__Exercise instructions__
(1) From the Animated Beat Mechanics interview below, extract the passage that opens with the words containing "One Cypher: Who are" and closes with "you all from?", copying it word for word.
(2) Write what comes next in the Animated Beat Mechanics interview below, picking up after its final line.

__Document excerpt__
+++++
One Cypher is proud to interview the Animated Beat Mechanics as One Cypher’s Featured Dance Crew. The Animated Beat Mechanics formed in 1998 and consisted of three poppers from the Midwest. Now they’ve expanded to six members from all over the United States. J Rock, Popula, Funktion, Pandora, Dementia are currently the active members repin’ the ABM in circles. All who have learned and trained from some of the best dancers in the world, now continue to share their craft and teach others the foundation of Hip Hop dance. These incredible individuals are amazing, and have been seen worldwide at many Hip Hop dance functions. They’ve won numerous awards, thrown down in countless circles, and still remain humble and continue to give back to the dance community. They’re funky style, and precision on stage is off the hook, and if you ever have the chance to catch this crew on stage-Don’t miss out.
“It kept me away from drugs and constant drinking..”
One Cypher: Who established the ABM? When?
J Rock: The crew formed in 1997. Either 97’ or 98’ we decided we were sick of rolling around with a large group of b-boys. They were all really good friends, but because we didn’t listen to the same music or practice the same it didn’t work. So we formed a poppin crew on the side. It was kind of a joint effort between me and Pringlz and Bishop Don, who at that time was in the crew as well. We were local poppers and I came up with the name Animated Beat Mechanics, because I thought it was a cool sounding name. It was a long name so we just shortened it to ABM. We added members and lost a
few members as we stayed with it.
One Cypher: Who are the members in ABM?
J Rock: Well now it’s turned into a crew, who still has the same mentality as far as being a poppin only crew, it’s the only style we do, but we have it broken down under the funk styles. There’s a lot of styles other than poppin so all of us don’t really dance the same, but it’s all similar as far as being part of the funk style dancing and the West Coast dancing. Right now we have six members total-three people in the West Coast, and two in the Midwest and one on the East Coast. We would just meet up at events and make friends with people, and it wasn’t like “he’s dope…lets just put him in the crew.” It was more or less becoming friends with someone who’s not in the crew and vibing with them- and wanting to put them in the crew so that we could perform with them.
One Cypher: Where are you all from?
J Rock: I was living in Nashville Tennessee. She was living in Kentucky, which was about two hours away. The scene wasn’t very big out there. To find a good dancer, you sometimes had to travel two hours out of your way. There were events that were really small, but if it was within a three hour driving distance…everyone would go. That’s how we met and networked, and there weren’t many poppers out there. I met her and that’s how it happened, I think we helped the scene out there as far as poppers and helped other people get going, but there wasn’t much room to grow. It kind of hit the ceiling fast out there.
One Cypher: Who has inspired you and your crew?
+++++
(Dataset excerpt)
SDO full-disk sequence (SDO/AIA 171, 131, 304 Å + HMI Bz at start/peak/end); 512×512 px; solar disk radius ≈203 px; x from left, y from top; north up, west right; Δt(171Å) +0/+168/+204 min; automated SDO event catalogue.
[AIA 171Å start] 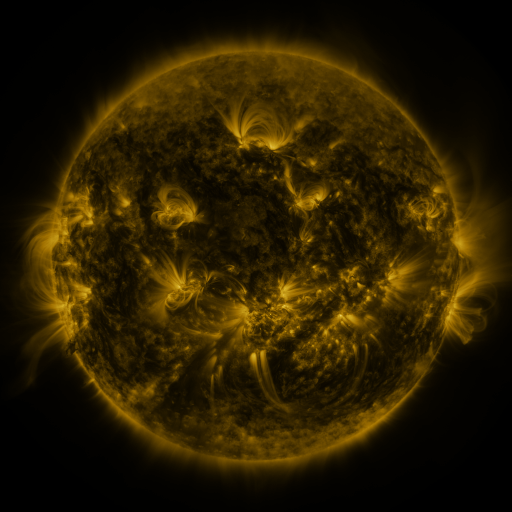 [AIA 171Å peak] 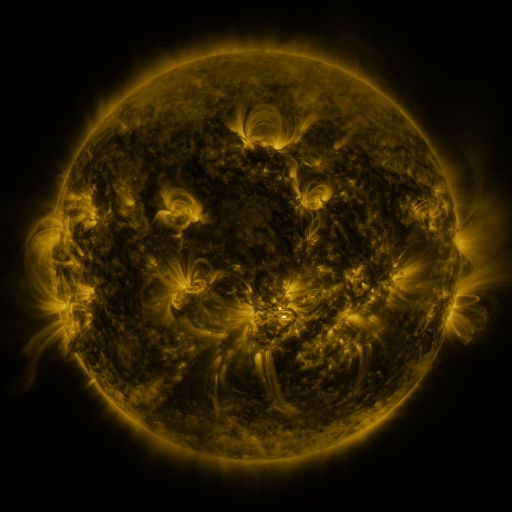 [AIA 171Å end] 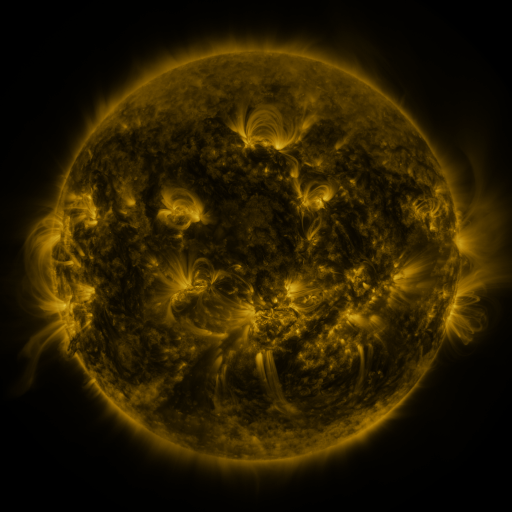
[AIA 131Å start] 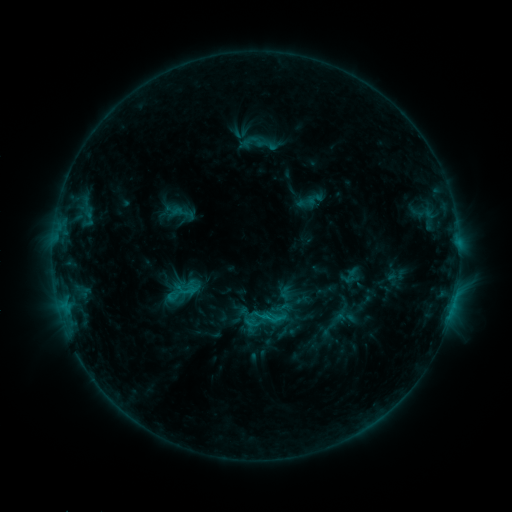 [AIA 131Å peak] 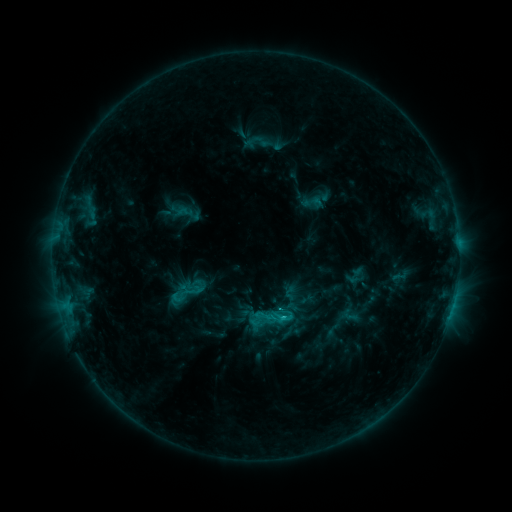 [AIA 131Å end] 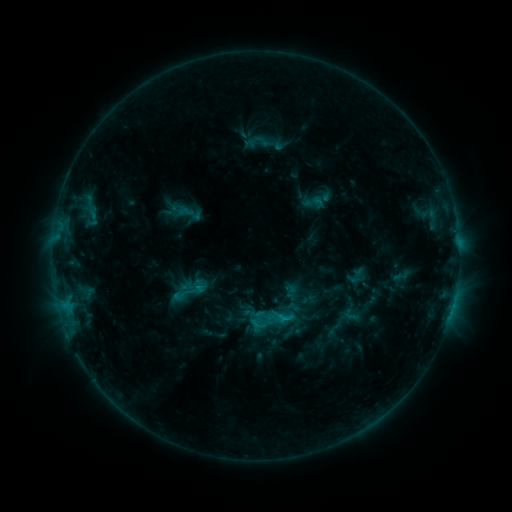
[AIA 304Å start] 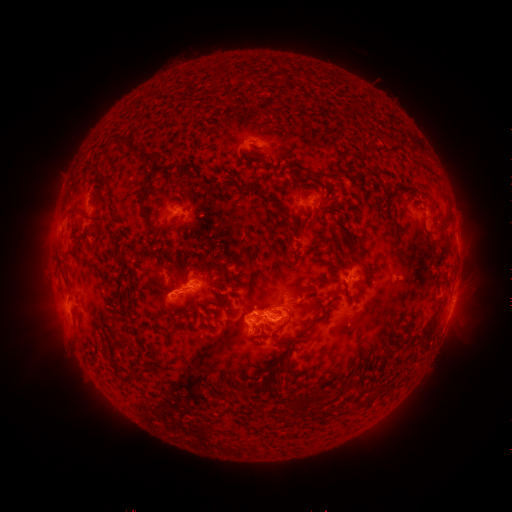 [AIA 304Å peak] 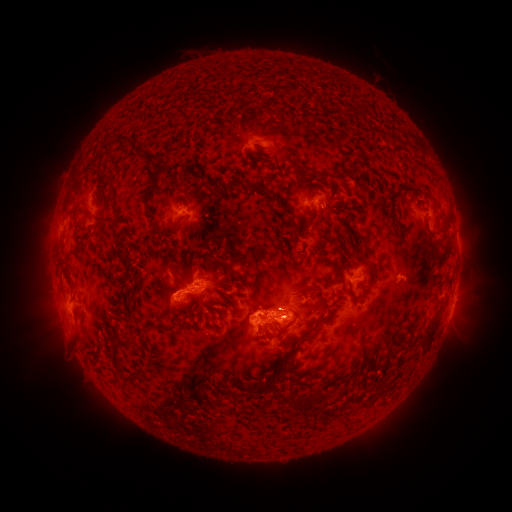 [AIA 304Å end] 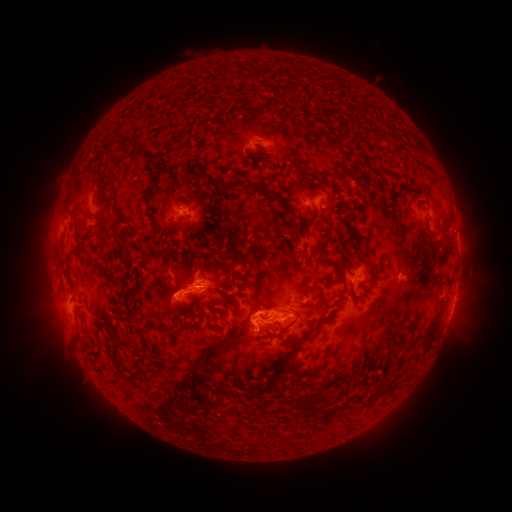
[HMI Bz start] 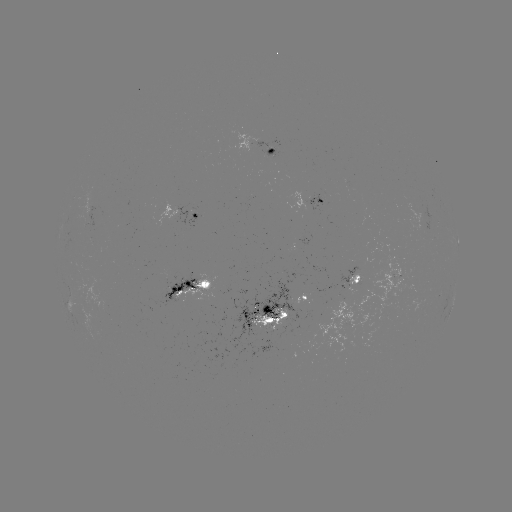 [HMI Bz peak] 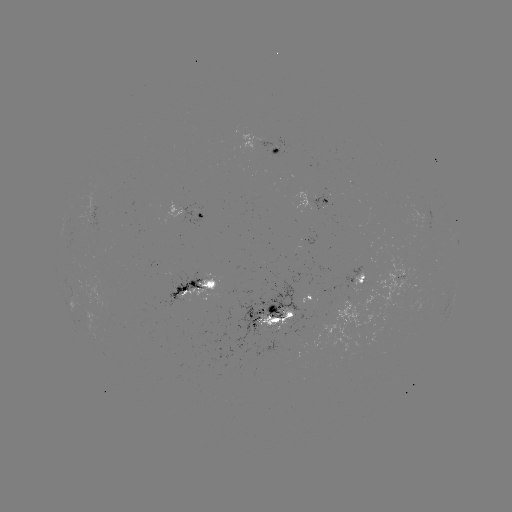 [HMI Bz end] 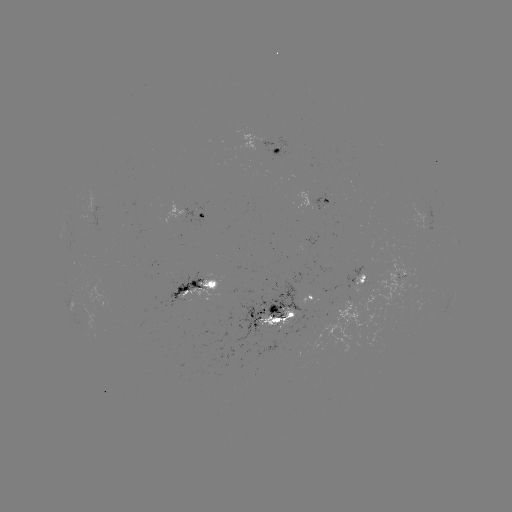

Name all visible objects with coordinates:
emerging-flux region: (321, 205)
+++++
__Expected responses__
(1)
One Cypher: Who are the members in ABM?
J Rock: Well now it’s turned into a crew, who still has the same mentality as far as being a poppin only crew, it’s the only style we do, but we have it broken down under the funk styles. There’s a lot of styles other than poppin so all of us don’t really dance the same, but it’s all similar as far as being part of the funk style dancing and the West Coast dancing. Right now we have six members total-three people in the West Coast, and two in the Midwest and one on the East Coast. We would just meet up at events and make friends with people, and it wasn’t like “he’s dope…lets just put him in the crew.” It was more or less becoming friends with someone who’s not in the crew and vibing with them- and wanting to put them in the crew so that we could perform with them.
One Cypher: Where are you all from?

(2)
J-Rock: Each member has his or her own answer to that question. In the beginning our crew was led with information and techniques and supported by the Electric Boogaloos, but also by dancers on the West Coast. Pandora was learning from multiple sources like Slick Dog, Poppin Taco, Flat Top, Poppin Andre and the list goes on. There were a lot of people who helped us get better. They showed us what it was like in the 70’s and early 80’s. On the East Coast, Jazzy J had a big influence on his dance. Specifically out of the Electric Boogaloos, you had Poppin Pete, Skeeter Rabbit, Suga Pop, Boogaloo Sam, Mr. Wiggles. There were so many that we’d run into, and when we would watch them dance, we’d realize they had something that we didn’t have. They had that original way of dancing. It’s just like if a b-boy ran into Ken Swift and for some reason didn’t recognize him… and if they saw him dance… they would know something about his dance was original.
One Cypher: How long have you been dancing?
People would say, “look at that white boy get down!”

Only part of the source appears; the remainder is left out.